READING PASSAGE:
Location
- Russell Street Cleveland, Queensland Australia 27°31′48″S 153°15′40″E﻿ / ﻿27.53°S 153.261°E

Information
- Type: Public, secondary
- Motto: Semper Digne (Always Worthy)
- Established: 1956
- Principal: Leonard McKeown
- Grades: 7–12
- Enrolment: 2254 (2024)
- Colours: Maroon, gold and white

= Cleveland District State High School =

Public school in Cleveland, Queensland, Australia

Cleveland District State High School is an independent coeducational public secondary school based in Cleveland in the local government area of Redland City in Queensland, Australia. As of August 2023, the school had a total enrolment of 2,254 students.

Cleveland District State High School's current role of Executive Principal is held by Leonard McKeown. The school also consists of five Deputy Principals, nine Heads of Department and five Deans of Students.

ENTRIES:
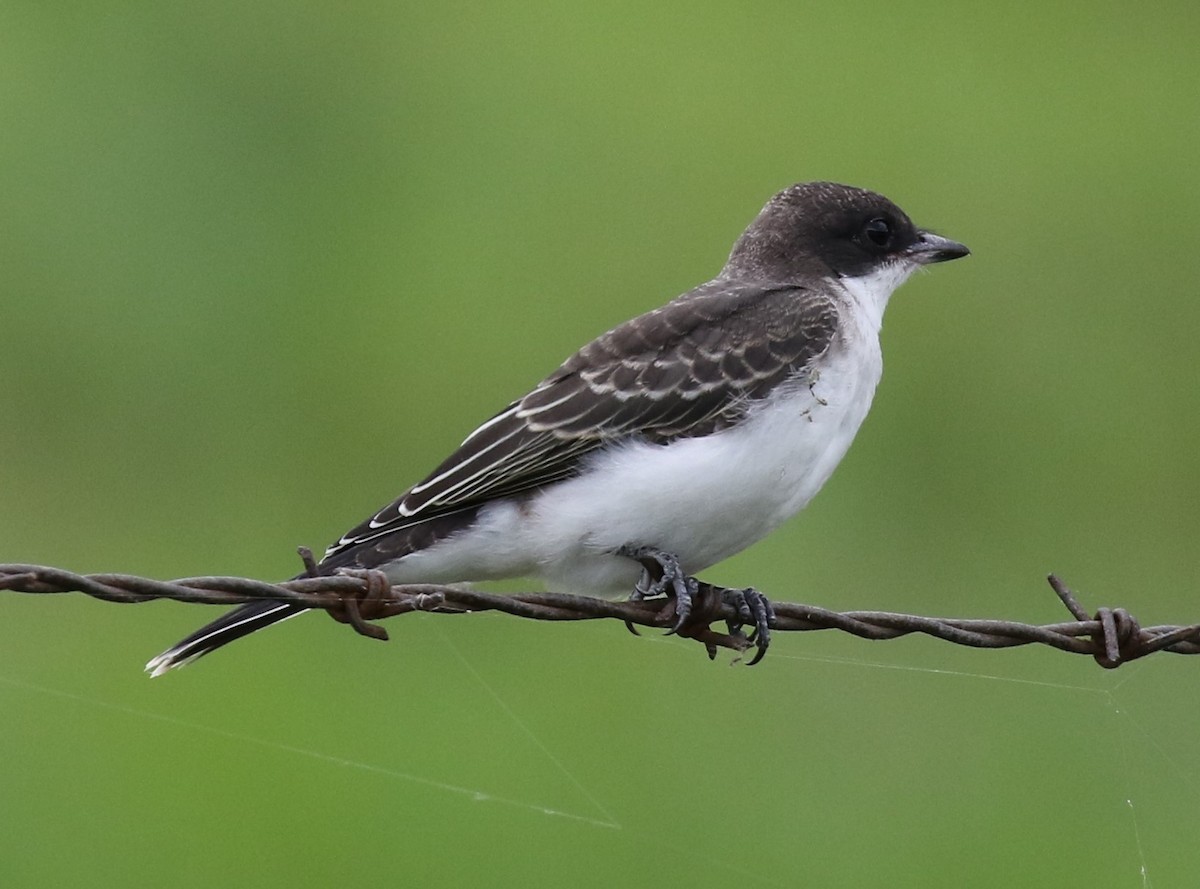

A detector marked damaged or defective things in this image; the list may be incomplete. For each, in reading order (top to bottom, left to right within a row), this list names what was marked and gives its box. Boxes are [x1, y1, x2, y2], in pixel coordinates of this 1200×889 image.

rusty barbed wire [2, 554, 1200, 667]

---

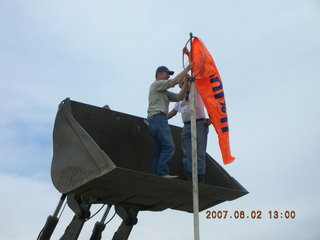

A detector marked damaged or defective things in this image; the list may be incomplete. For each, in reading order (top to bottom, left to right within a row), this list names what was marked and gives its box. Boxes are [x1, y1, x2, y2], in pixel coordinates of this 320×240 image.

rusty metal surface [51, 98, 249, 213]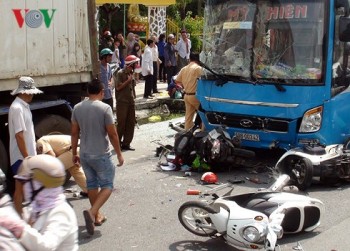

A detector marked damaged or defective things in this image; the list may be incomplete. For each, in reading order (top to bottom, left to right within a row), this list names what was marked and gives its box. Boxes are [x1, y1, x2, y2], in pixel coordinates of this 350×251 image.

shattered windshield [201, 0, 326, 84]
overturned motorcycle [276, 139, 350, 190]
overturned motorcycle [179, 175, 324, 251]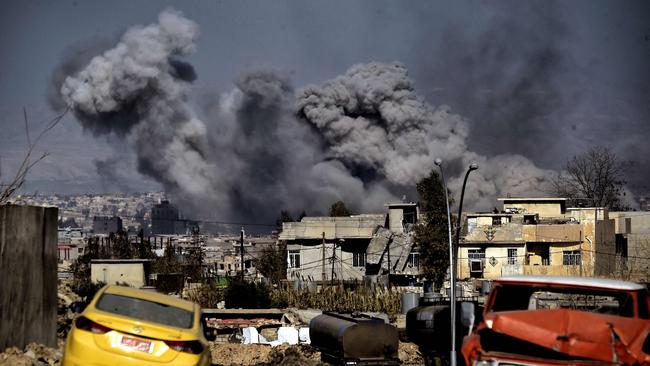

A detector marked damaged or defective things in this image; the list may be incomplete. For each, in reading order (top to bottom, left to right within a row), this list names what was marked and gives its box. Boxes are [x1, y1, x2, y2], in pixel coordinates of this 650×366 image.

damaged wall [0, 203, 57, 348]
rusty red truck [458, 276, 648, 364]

* * *

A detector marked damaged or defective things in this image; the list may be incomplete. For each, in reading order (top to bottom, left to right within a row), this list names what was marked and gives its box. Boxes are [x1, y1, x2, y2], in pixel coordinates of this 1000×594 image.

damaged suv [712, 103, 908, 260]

DIRECTIVES:
[1] Answer these questions using the text about Cleveland District State High School.
(a) What is the school's motto, and what does it mean in English?
(b) In what year was the school established?
(c) How many Deputy Principals does the school have?
[2] From the text about Cleveland District State High School, return the passage starting at "- Colours: Maroon, gold" and ending at "of 2,254 students.", copied word for word.

FULL SOLUTIONS:
[1]
(a) Semper Digne, meaning "Always Worthy"
(b) 1956
(c) Five

[2]
- Colours: Maroon, gold and white

= Cleveland District State High School =

Public school in Cleveland, Queensland, Australia

Cleveland District State High School is an independent coeducational public secondary school based in Cleveland in the local government area of Redland City in Queensland, Australia. As of August 2023, the school had a total enrolment of 2,254 students.